Excerpted text
******

On the second-half display, Griggs added: "It's one of those things, you can fall into a bit of a trap when you get early tries. You can get such a lead that you can overplay at times.

"I think we were probably a little bit guilty of that. Some of our core skills that looked so sharp in the first half let us down. From a coaching group perspective though, it's a good thing that you've got really positive clips to show them but at the same time there's plenty we can work on.

"We know that France will bring a different challenge. The confidence in the group is really sky high after that."

Tyrrell was awarded the player of the match award after a stellar showing at out-half. It's a position that's proven quite problematic for Ireland, with no one really making the jersey their own, but Tyrrell – an accomplished Gaelic footballer and soccer player – put her hand up on Saturday with a confident, classy showing.

******

Directions
(a) In the rugby report, what position did Tyrrell play?
(b) Shorten the paragraph of the rugby report that begins "Tyrrell was awarded" to one or two sentences, keeping its main facts.
(c) Continue the rugby report from where it stops.

******

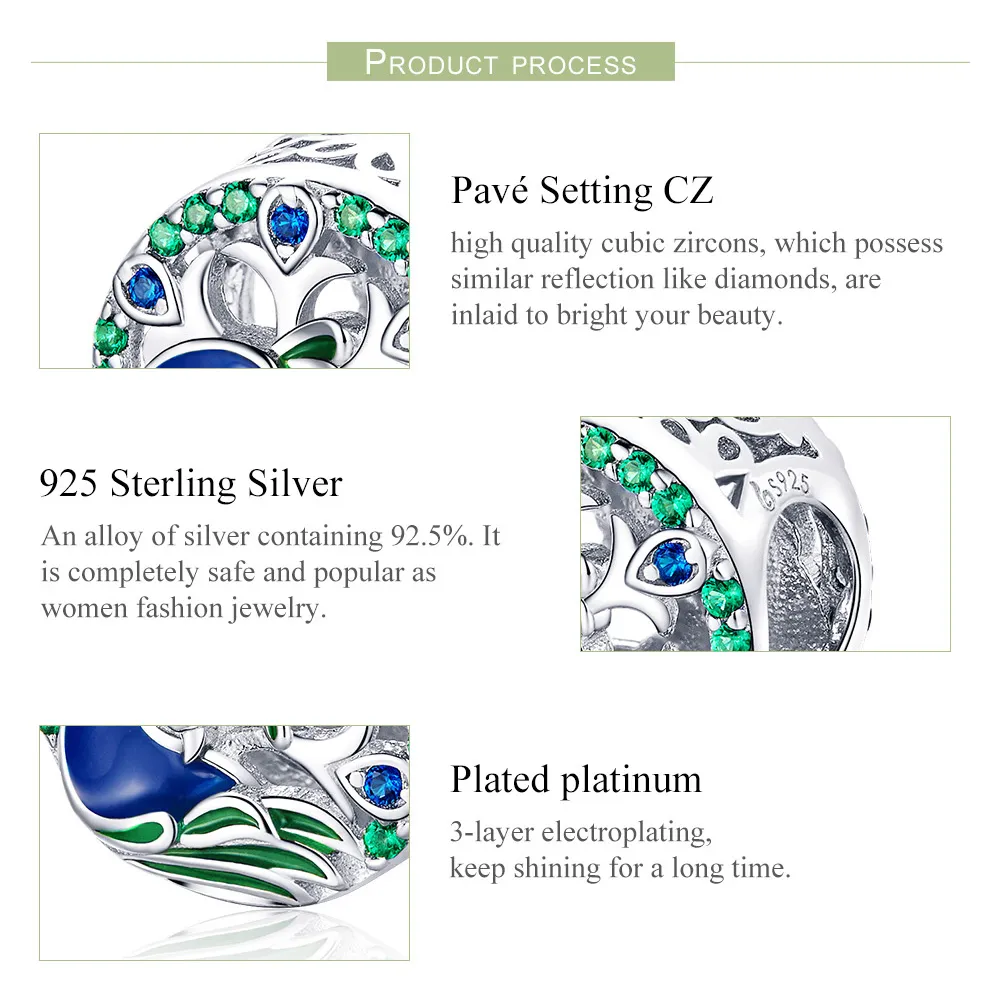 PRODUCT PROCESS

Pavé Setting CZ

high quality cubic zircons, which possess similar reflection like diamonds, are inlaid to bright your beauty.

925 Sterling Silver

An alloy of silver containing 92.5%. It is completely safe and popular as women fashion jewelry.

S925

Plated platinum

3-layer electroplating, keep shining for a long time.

******

Results for the exercise
(a) Out-half.

(b) Tyrrell, an accomplished Gaelic footballer and soccer player, won player of the match for a confident, classy performance at out-half on Saturday. No one has made that position their own for Ireland.

(c)
"It's been no secret we've been looking to nail down that 10 position," said Griggs.

"Hannah has that natural eye for the game and I know she's got that GAA background with the boot which really helps us as well. She can put it long when she needs to, we saw some really nice delicate grubbers through as well.

"That's her building confidence and her game understanding, really playing heads-up rugby. The beauty of her as well is we were able to shift her to the wing and then at full-back when Eimear [Considine] went down with cramp. She's got that versatility as well which is key."